LAMB SHOULDER THREE WAYS WITH WATERCRESS GNOCCHI, SPRING CARROTS, PEA PESTO AND BROWN BUTTER CRUMB.

RECIPE BY AMBASSADOR CHEF, CAMERON DAVIES
THE FAT DUCK TE ANAU

 
 

This recipe serves 3 - 4.

LAMB SHOULDER THREE WAYS
1 ANZCO Foods boneless lamb shoulder

Method: Remove the lamb fillet from the shoulder and set aside (to sous vide later). Remove 250g of raw lamb shoulder and set aside (to use for the bacon). Use the remaining meat to create the braised lamb shoulder terrine.

LAMB SHOULDER TERRINE
½ of an ANZCO Foods boneless lamb shoulder
50g flaky sea salt
100g carrots, roughly chopped
100g onions, roughly chopped
5L beef stock
100ml red wine jus

Method: Use 1/2 (or remainder) of the boneless lamb shoulder, season with salt and colour both sides in a hot pan. Transfer to a deep casserole along with the onions, carrots and beef stock ensuring the lamb shoulder is completely covered. Cover with baking paper, then wrap tightly in two layers of foil. Cook at 150°C for two and a half hours. Once cooked, take out the lamb, pull, mix with red wine, and season. Press lamb shoulder in a flat tray and chill for eight hours. Once chilled, cut into the required portion size to use for the hot terrine. To serve, place the terrine in the oven at 180°C for ten minutes to bring up to heat.

LAMB BACON
250g ANZCO Foods lamb shoulder

LAMB BACON BRINE
1 Tbsp black peppercorns
1 Tbsp coriander seeds
1 tsp fennel seeds
1 tsp cumin seeds
140g brown sugar
85g salt
1 Tbsp pink Himalayan salt
3 garlic cloves
1 sprig thyme
1 sprig rosemary
1 Tbsp smoked paprika
2L ice cold water

Method: To prepare the brine, lightly toast spices in a fry pan. In a pot, add half of the ice-cold water, salt and sugar and bring to the boil. Once the salt and sugar are dissolved, remove from heat and add the spices and remaining ice-cold water. When the brine has cooled to room temperature, add the portion of raw lamb shoulder that you have set aside and brine for 24 hours. Remove lamb from brine, pat dry and freeze for six hours to help hold its shape. Remove from the freezer and slice thinly with a sharp knife or mandolin to create thin slices of bacon. You can either pan fry the lamb bacon until crisp or cook in the oven at 200°C until golden.

» **Dataset excerpt**
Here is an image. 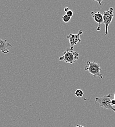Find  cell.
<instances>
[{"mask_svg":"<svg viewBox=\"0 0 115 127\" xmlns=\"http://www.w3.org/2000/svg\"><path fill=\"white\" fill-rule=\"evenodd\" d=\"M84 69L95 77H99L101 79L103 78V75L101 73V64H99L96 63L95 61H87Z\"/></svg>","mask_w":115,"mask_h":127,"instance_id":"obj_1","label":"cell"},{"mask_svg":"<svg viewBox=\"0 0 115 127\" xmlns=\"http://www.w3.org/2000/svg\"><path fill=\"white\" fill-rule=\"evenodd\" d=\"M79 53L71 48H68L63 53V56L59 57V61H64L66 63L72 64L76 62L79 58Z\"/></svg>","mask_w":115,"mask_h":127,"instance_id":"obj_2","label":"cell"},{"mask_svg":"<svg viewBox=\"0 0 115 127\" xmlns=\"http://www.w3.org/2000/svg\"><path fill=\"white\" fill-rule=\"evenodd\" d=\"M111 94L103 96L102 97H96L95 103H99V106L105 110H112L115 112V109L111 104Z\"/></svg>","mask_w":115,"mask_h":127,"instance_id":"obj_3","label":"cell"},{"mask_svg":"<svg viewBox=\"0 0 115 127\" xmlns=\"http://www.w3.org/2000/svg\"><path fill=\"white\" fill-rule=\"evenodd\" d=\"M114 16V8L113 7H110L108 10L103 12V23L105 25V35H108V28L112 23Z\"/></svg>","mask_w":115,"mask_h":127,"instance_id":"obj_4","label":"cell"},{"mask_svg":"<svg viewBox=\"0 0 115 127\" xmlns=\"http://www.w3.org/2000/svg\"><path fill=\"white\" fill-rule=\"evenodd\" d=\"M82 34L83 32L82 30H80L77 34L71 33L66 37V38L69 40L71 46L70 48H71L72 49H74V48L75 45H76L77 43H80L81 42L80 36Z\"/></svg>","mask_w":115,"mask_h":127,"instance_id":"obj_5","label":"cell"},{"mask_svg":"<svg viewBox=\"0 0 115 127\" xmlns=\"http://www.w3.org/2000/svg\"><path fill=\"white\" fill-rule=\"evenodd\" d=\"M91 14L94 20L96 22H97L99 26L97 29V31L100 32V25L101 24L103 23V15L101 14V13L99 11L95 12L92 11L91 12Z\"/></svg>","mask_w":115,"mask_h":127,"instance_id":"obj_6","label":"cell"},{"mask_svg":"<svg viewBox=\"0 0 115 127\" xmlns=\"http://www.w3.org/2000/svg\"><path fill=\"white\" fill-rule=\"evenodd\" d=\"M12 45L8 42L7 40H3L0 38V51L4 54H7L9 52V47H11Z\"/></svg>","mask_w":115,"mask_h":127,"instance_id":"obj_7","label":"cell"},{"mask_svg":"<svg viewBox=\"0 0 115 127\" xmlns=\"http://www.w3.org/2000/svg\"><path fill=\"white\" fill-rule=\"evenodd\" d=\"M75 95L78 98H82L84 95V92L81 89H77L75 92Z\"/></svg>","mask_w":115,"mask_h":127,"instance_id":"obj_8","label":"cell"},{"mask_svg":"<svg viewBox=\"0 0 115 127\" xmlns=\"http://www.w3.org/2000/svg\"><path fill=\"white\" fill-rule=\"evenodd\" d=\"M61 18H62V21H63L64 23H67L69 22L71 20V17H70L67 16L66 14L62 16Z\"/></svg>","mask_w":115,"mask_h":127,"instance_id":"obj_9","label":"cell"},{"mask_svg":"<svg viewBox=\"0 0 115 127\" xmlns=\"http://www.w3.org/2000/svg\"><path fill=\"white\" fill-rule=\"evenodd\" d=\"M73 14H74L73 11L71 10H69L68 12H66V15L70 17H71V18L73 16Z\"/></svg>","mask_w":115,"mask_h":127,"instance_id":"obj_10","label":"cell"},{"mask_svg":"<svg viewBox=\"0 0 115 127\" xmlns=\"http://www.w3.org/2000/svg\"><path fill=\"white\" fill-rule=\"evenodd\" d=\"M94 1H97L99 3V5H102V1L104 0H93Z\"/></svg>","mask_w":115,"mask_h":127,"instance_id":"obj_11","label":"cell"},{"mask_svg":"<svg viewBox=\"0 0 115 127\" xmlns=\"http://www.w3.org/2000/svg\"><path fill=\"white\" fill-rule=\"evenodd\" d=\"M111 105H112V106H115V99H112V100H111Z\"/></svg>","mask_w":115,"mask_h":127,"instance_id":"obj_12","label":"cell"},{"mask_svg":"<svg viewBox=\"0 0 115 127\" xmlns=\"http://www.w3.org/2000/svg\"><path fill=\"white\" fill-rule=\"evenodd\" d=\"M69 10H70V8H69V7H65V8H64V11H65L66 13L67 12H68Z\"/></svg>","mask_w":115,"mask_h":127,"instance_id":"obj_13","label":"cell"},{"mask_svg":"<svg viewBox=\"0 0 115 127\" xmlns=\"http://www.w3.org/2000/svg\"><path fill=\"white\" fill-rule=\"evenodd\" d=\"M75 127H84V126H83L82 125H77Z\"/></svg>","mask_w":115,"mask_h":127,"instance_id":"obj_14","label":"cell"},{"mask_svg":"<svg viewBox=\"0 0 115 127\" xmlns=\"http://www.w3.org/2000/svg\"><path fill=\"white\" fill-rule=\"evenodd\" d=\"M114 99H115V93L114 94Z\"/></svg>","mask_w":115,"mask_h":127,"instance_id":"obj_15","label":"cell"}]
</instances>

» **Exercises**
(a) Answer these questions from the lamb shoulder recipe:
(i) How many people does the recipe serve?
(ii) At what temperature and for how long is the terrine cooked in the casserole?
(iii) How long does the lamb stay in the brine?
(b) Set down the part of the lamb shoulder recipe from "Method: To prepare" up to and including "200°C until golden.".
(c) In one to three sentences, explain why the lamb shoulder recipe has the brined lamb frozen before it is sliced.
The listing has no connection to the lamb shoulder recipe.

» **Written answers**
(a)
(i) 3 to 4
(ii) 150°C for two and a half hours
(iii) 24 hours

(b)
Method: To prepare the brine, lightly toast spices in a fry pan. In a pot, add half of the ice-cold water, salt and sugar and bring to the boil. Once the salt and sugar are dissolved, remove from heat and add the spices and remaining ice-cold water. When the brine has cooled to room temperature, add the portion of raw lamb shoulder that you have set aside and brine for 24 hours. Remove lamb from brine, pat dry and freeze for six hours to help hold its shape. Remove from the freezer and slice thinly with a sharp knife or mandolin to create thin slices of bacon. You can either pan fry the lamb bacon until crisp or cook in the oven at 200°C until golden.

(c) After brining, the lamb is patted dry and frozen for six hours to help it hold its shape. It can then be sliced thinly with a sharp knife or mandolin into bacon.